Geoff Keighley teased another announcement today at 11:00 AM ET and he dropped an impressive looking tech demo with the help of Epic Games.
During the Summer Game Fest livestream, we got our first glimpse at Unreal Engine 5 running on PlayStation 5. Called “Lumen in the Land of Nanite,” the technological demo isn’t an actual video game but it showcases what developers can do with the latest iteration of Unreal Engine. And while Epic Games stated the demo is playable, I think many of us who watched want whatever this is, to be a full-fledged title.
The biggest takeaway from today’s event focus on the new tools used in Unreal Engine 5: Lumen and Nanite. According to engineers working on the engine, Lumen refers to the new lighting system which is fully dynamic. Nanite is a tool focused on creating more detailed environments and it’s clearly a spectacle I’m ready to invest in after watching the demo.

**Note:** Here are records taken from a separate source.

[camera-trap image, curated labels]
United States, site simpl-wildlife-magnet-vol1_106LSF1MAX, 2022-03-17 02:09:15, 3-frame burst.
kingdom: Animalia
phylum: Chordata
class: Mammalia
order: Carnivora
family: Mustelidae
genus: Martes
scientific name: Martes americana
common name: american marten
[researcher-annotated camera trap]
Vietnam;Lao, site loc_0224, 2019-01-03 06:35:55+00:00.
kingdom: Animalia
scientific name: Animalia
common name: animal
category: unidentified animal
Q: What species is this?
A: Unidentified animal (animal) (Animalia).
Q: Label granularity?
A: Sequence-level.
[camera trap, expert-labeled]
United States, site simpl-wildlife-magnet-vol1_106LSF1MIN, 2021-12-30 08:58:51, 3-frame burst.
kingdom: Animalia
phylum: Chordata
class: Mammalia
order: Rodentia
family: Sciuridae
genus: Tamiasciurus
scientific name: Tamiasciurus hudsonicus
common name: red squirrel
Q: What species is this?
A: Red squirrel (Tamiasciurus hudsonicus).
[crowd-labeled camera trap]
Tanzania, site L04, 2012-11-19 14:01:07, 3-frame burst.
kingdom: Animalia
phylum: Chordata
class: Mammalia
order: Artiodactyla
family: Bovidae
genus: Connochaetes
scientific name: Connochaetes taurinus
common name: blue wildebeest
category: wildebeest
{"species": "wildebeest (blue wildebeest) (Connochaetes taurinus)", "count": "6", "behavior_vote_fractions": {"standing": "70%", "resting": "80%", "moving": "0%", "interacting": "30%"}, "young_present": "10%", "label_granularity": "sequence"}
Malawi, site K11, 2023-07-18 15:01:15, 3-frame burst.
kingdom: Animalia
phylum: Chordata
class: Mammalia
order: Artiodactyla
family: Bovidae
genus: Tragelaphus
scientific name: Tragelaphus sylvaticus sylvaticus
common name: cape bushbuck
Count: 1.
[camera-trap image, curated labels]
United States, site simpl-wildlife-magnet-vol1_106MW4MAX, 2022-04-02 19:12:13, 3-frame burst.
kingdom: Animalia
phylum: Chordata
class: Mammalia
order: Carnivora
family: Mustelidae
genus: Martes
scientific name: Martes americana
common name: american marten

Here are the two blurbs better explaining what Lumen and Nanite do:
Nanite virtualized micro polygon geometry frees artists to create as much geometric detail as the eye can see. Nanite virtualized geometry means that film-quality source art comprising hundreds of millions or billions of polygons can be imported directly into Unreal Engine—anything from ZBrush sculpts to photogrammetry scans to CAD data—and it just works. Nanite geometry is streamed and scaled in real-time so there are no more polygon count budgets, polygon memory budgets, or draw count budgets; there is no need to bake details to normal maps or manually author LODs, and there is no loss in quality.